**Task prompt**
Reproduce the data below verbatim from the line containing "Looking at the photo" through its final line, and produce nothing more.

**Recorded data**
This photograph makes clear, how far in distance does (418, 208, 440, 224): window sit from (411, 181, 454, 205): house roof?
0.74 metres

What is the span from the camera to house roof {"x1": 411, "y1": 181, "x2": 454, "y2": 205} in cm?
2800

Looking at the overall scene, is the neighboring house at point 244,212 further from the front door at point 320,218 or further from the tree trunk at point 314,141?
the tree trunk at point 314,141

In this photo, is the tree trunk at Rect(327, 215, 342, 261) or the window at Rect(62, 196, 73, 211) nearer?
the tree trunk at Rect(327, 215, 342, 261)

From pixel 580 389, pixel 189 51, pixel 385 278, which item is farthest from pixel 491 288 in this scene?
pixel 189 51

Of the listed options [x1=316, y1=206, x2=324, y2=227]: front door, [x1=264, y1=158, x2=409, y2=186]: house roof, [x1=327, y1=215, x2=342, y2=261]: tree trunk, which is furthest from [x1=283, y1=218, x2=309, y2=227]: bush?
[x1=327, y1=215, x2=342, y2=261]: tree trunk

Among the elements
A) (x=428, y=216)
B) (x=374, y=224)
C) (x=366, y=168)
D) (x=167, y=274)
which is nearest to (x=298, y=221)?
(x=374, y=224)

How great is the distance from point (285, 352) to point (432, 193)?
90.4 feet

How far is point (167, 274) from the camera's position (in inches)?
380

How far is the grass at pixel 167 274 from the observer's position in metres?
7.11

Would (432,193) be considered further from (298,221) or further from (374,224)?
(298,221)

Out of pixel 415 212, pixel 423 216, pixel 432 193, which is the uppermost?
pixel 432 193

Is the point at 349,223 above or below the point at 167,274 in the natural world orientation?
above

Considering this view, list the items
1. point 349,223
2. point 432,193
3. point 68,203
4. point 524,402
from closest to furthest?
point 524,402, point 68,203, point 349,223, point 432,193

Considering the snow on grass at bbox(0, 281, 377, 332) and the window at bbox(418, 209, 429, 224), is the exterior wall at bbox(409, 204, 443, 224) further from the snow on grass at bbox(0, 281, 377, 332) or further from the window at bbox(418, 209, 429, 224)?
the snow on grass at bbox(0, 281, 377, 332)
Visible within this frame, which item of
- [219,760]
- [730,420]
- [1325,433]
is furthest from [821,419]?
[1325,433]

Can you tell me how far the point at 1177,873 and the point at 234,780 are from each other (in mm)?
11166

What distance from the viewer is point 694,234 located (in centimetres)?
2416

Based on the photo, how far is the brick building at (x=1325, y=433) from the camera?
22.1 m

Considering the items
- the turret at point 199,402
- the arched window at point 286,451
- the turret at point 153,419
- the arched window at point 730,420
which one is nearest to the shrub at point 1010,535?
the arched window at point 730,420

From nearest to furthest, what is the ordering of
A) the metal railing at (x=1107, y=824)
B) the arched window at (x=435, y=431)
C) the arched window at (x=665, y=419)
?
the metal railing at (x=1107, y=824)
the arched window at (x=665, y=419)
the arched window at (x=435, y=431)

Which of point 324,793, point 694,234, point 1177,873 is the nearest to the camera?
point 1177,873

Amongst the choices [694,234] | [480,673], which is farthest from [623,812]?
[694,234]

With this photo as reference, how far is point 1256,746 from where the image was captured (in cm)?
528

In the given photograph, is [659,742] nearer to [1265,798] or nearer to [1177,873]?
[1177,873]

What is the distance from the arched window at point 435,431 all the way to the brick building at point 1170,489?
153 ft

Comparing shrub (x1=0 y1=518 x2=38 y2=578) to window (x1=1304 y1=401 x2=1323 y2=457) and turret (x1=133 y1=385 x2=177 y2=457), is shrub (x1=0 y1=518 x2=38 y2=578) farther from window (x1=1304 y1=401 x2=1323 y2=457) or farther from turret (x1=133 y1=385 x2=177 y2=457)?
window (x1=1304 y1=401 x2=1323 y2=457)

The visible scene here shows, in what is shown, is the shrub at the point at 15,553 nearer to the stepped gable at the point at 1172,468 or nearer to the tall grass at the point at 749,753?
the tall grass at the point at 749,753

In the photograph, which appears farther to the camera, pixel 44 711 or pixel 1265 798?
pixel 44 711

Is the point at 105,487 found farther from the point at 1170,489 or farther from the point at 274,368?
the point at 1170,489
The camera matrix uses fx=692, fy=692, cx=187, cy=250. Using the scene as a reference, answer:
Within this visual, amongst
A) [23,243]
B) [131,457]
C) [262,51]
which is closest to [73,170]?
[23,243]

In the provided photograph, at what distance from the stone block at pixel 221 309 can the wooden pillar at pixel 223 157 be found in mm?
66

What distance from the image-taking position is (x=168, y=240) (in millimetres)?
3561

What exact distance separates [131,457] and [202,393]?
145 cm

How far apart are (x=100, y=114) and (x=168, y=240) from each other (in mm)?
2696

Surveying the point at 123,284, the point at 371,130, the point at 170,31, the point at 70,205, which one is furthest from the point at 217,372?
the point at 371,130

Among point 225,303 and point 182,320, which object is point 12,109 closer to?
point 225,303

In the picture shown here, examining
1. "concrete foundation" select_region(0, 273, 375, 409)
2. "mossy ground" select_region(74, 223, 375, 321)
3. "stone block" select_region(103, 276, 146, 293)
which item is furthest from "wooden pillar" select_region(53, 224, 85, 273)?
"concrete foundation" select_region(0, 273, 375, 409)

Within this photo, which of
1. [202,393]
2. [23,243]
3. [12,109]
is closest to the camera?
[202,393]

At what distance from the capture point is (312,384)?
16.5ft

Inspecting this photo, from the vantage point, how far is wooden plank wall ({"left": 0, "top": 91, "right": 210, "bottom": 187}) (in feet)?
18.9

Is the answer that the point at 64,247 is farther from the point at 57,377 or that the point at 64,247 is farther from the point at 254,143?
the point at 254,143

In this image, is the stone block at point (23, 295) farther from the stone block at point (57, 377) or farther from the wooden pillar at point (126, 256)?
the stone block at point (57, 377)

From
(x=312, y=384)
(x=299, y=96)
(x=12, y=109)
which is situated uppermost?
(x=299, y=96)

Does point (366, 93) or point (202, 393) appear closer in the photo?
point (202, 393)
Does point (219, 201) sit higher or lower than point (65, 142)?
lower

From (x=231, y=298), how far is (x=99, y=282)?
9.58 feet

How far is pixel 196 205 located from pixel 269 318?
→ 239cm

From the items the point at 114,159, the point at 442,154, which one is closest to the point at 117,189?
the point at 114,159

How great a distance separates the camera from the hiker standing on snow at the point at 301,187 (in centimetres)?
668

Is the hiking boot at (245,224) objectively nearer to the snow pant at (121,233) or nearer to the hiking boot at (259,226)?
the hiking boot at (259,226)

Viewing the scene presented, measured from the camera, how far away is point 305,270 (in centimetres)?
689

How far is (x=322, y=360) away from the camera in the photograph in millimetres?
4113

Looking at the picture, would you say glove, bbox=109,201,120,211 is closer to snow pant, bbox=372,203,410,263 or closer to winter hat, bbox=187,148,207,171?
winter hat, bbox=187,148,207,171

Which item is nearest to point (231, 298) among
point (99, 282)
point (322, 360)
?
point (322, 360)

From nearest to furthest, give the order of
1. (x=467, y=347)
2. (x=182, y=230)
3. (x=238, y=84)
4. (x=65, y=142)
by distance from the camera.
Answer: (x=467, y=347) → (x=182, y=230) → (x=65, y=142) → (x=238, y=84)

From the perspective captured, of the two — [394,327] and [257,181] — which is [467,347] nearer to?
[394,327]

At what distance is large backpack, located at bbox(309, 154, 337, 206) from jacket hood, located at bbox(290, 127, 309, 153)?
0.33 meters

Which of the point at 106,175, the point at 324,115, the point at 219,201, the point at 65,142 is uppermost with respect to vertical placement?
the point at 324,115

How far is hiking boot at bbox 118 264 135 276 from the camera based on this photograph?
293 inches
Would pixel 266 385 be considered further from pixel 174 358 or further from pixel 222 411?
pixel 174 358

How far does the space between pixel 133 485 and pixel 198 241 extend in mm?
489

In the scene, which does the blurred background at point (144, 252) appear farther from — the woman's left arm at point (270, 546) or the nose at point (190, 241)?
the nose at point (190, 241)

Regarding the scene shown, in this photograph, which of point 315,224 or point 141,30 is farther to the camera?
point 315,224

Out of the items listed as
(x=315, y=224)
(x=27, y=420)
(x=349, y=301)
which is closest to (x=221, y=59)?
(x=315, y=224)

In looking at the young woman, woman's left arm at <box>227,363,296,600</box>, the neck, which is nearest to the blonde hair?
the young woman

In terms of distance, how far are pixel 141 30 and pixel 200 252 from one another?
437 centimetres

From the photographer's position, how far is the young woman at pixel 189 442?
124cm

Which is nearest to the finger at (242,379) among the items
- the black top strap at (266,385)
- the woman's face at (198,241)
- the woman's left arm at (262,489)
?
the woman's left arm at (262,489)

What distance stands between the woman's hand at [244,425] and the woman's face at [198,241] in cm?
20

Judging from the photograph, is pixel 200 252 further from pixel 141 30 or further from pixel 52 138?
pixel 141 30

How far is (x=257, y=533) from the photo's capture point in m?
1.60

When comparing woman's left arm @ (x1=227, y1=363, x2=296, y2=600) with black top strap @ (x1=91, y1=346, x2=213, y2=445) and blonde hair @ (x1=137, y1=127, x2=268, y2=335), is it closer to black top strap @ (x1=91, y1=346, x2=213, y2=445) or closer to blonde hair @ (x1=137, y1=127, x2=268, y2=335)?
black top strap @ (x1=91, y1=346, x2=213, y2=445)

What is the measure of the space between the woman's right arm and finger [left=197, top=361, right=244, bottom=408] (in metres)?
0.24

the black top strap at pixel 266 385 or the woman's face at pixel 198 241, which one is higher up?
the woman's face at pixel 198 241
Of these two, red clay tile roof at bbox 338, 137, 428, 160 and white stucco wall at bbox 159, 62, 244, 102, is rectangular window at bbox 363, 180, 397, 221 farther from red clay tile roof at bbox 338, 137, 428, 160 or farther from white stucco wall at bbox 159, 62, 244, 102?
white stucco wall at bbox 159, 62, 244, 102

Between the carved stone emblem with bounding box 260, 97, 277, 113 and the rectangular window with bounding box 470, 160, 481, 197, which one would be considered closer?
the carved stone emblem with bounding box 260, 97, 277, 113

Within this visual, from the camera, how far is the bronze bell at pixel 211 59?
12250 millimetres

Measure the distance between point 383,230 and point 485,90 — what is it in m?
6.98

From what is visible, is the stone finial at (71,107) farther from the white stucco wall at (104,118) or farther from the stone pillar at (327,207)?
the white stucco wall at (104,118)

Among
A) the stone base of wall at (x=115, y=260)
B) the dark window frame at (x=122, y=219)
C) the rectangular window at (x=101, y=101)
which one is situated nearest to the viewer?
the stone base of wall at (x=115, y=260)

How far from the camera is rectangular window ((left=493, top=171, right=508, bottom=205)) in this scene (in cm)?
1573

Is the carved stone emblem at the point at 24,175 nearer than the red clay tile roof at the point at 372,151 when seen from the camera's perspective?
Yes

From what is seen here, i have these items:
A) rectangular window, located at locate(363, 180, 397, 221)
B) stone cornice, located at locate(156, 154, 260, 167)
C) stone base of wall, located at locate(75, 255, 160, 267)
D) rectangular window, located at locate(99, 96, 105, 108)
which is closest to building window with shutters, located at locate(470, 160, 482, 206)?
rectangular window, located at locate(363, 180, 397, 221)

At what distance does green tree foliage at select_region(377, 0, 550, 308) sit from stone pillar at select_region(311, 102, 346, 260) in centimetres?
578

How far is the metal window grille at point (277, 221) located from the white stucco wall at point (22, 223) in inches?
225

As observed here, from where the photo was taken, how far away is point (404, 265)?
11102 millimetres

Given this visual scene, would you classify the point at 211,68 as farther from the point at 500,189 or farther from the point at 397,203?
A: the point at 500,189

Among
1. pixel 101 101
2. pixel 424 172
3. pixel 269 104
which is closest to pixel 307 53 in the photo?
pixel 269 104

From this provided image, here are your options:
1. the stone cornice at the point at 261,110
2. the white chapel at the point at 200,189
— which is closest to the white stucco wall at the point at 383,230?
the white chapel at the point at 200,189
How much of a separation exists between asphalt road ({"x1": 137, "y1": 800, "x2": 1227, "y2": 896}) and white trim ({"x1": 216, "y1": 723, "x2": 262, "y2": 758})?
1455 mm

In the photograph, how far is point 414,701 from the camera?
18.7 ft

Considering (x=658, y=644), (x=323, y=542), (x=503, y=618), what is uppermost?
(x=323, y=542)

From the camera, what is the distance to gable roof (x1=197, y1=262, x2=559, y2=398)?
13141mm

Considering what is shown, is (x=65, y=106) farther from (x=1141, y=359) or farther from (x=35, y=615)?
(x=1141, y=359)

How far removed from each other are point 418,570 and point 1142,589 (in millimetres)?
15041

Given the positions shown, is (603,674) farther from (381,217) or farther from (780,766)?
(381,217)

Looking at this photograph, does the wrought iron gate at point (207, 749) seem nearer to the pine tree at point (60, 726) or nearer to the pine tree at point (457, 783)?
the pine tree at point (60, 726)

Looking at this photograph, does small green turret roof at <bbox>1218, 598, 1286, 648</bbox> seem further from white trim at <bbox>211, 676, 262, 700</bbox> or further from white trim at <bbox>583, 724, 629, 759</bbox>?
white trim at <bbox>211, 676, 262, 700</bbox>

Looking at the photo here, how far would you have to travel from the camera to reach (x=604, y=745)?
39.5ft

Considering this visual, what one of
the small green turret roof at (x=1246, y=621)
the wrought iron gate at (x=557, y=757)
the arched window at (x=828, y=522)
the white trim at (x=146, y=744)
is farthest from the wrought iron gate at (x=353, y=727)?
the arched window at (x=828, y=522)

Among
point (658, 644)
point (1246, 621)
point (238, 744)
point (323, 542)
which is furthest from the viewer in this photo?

**Answer for this exercise**
Looking at the photo here, how far would you have to travel from the camera to reach (x=604, y=745)?
39.5ft

Considering this visual, what one of
the small green turret roof at (x=1246, y=621)
the wrought iron gate at (x=557, y=757)
the arched window at (x=828, y=522)
the white trim at (x=146, y=744)
is farthest from the wrought iron gate at (x=353, y=727)?
the arched window at (x=828, y=522)

Among
point (658, 644)
point (1246, 621)
point (238, 744)
point (323, 542)
which is furthest from the viewer in this photo?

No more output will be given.